Action by Alvin J. Rollow against Ogden City. From a judgment of dismissal, plaintiff appeals.

REVERSED and REMANDED, with directions.

Chez &amp Douglas, of Ogden, for appellant.

T. J Maginnis and L. J. Holther, both of Ogden, for respondent.

FRICK, J. GIDEON, THURMAN, CHERRY, and STRAUP, JJ., concur.

OPINION

FRICK, J.

The plaintiff instituted this action in the district court of Weber county against the defendant to recover damages for personal injuries which plaintiff alleges he sustained through the negligence of the defendant. In his complaint plaintiff in substance alleged: That on the 24th day of August, 1924, the defendant, a municipal corporation, maintained and operated a duly equipped fire department; that on that day the employees of the defendant who were employed in said fire department negligently and carelessly and at a great and unlawful rate of speed operated one of the fire trucks used in said fire department on one of the principal streets of defendant, and carelessly and recklessly ran said fire truck against and over plaintiff while he was lawfully traveling on said street at an intersection thereof, and by reason of the collision aforesaid plaintiff sustained serious, painful, and permanent injuries. It was also alleged that the street in question at said intersection was in a defective condition, describing the same. The manner in which the fire truck was driven, the purpose for which it was driven on the street at the time aforesaid, the speed at which it was driven, and the facts leading up to the collision and the character of the injuries, together with certain sections of the ordinances of defendant, were all fully set forth in the complaint.

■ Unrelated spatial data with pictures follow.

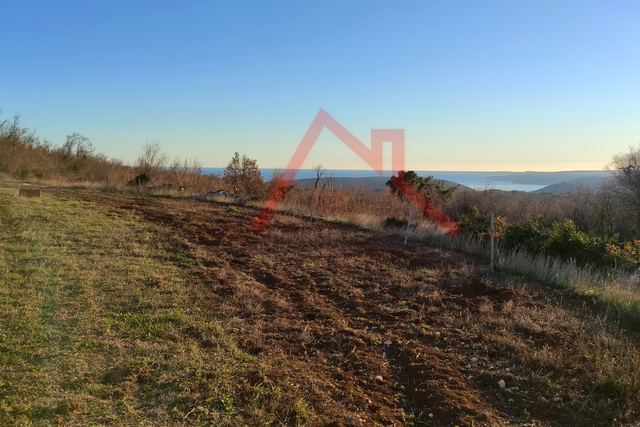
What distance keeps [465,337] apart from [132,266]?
4576mm

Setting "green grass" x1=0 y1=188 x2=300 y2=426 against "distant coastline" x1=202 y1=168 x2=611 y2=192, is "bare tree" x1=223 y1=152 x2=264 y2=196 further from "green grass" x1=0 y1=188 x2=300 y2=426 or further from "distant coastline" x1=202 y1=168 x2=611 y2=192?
"green grass" x1=0 y1=188 x2=300 y2=426

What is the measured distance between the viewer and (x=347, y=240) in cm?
971

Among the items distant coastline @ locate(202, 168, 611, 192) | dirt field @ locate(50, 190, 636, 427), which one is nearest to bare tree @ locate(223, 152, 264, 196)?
distant coastline @ locate(202, 168, 611, 192)

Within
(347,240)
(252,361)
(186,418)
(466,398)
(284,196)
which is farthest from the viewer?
(284,196)

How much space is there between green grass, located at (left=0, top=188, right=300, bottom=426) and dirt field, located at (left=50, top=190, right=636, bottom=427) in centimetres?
39

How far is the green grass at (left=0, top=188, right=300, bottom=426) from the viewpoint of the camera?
93.7 inches

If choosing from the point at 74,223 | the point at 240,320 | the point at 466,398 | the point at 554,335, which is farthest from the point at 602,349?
the point at 74,223

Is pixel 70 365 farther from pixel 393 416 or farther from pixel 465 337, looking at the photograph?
pixel 465 337

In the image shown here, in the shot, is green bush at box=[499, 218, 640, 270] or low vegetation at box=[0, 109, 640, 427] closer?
low vegetation at box=[0, 109, 640, 427]

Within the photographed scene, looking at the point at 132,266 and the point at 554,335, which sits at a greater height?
the point at 132,266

A demurrer to the complaint was interposed by the defendant, which was overruled. The defendant then filed its answer, in which it also set forth the facts concerning the driving of the fire truck at the time of the accident, the purpose for which it was so driven, and that the defendant maintained the fire department in its governmental capacity. It also made proper averments respecting the alleged defect in the street, denied the alleged negligence, and set up contributory negligence on the part of plaintiff as a defense.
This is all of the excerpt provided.